On Thursday 7 May, the UN will hold a meeting in New York looking ahead and making plans for a major event in 2016 - the UN Special Session in April 2016 (UNGASS 2016) where governments will gather to discuss whether and how to reform global drugs policy.
The meeting builds on months of preparations already underway, including at the annual session in March of the Commission on Narcotic Drugs (CND), a UN body responsible for supervising the world's illicit drug control system.
Thursday 7 May also marks International Harm Reduction Day where protesters will gather outside the UN to demand an end to the death penalty for non-violent drugs offences, in reaction to Indonesia recently executing eight people for drug trafficking.
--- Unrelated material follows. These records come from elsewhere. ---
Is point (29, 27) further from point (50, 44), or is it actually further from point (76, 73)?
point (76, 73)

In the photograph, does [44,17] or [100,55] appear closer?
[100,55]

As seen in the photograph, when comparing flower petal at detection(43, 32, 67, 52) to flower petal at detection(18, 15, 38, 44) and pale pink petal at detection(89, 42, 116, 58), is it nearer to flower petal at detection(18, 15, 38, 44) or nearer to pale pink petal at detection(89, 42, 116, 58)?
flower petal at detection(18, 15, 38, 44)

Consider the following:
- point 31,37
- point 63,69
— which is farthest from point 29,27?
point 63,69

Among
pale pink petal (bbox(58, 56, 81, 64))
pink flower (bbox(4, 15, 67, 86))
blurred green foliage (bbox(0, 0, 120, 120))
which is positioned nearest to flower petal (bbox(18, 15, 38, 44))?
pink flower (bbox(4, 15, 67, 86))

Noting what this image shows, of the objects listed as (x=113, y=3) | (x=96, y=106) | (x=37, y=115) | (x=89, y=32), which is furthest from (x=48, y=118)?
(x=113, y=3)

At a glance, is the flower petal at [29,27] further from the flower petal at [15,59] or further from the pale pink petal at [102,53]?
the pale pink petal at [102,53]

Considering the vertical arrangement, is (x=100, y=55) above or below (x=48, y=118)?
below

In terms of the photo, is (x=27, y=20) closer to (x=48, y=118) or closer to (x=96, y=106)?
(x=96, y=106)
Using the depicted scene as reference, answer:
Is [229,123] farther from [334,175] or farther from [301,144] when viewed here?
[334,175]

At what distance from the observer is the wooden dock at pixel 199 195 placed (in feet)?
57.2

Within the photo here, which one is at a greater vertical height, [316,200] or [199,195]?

Others will show their solidarity on Twitter using the hashtag #IStandForMercy.
Put simply, there has never been a more important time to talk about global drugs policy.
Momentum has been building for an end to the so-called War on Drugs - the strict prohibition approach, which tries to force people to stop possessing, using and producing drugs by making them illegal, and which has dominated global drug policy since the mid-twentieth century.
This approach has not only failed to achieve its goals - it is fuelling poverty, undermining health, and failing some of the poorest and most marginalised communities worldwide.
That's why, in 2012, the Presidents of Colombia, Guatemala and Mexico called for the UNGASS to be held in 2016 (rather than 2019 as originally planned). The UN Secretary General has urged member states to use the UNGASS to "conduct a wide ranging and open debate that considers all options".
The high-level debate today will be the first time the UNGASS will be substantively discussed in New York and provides a unique opportunity to give discussions on the future of global drug policy the urgency and prominence that is required.
The War on Drugs - a system of strict, zero-tolerance drug policies, often backed up with military force - has a severe impact on some of the poorest communities worldwide. It involves locking up people who use drugs, leads to human rights abuses by the police and military (usually against the most vulnerable people in society), blocks access to essential medicines in some of the world's poorest countries, and diverts money away from public services. The poorest farmers - those who lack the land and resources to make a sustainable living - are the most likely to get involved in the drug trade, because they don't have any other viable options.
At a conservative estimate, enforcing anti-drug policies costs at least US$100 billion a year globally, rivalling the $130 billion worldwide aid budget. Just like tax dodging, climate change and unfair trade rules, current global drug policies undermine global efforts to tackle poverty and inequality.
In February, Health Poverty Action launched a report calling for the global development sector to rethink its approach to the failing War on Drugs. Entitled 'Casualties of War: How the War on Drugs is harming the world's poorest', the report emphasises how drugs policy is very much a development issue.
As governments, policy makers, academics and civil society gather together, it is time to call for a new approach that puts public health, human rights and development at the heart of global drugs policy.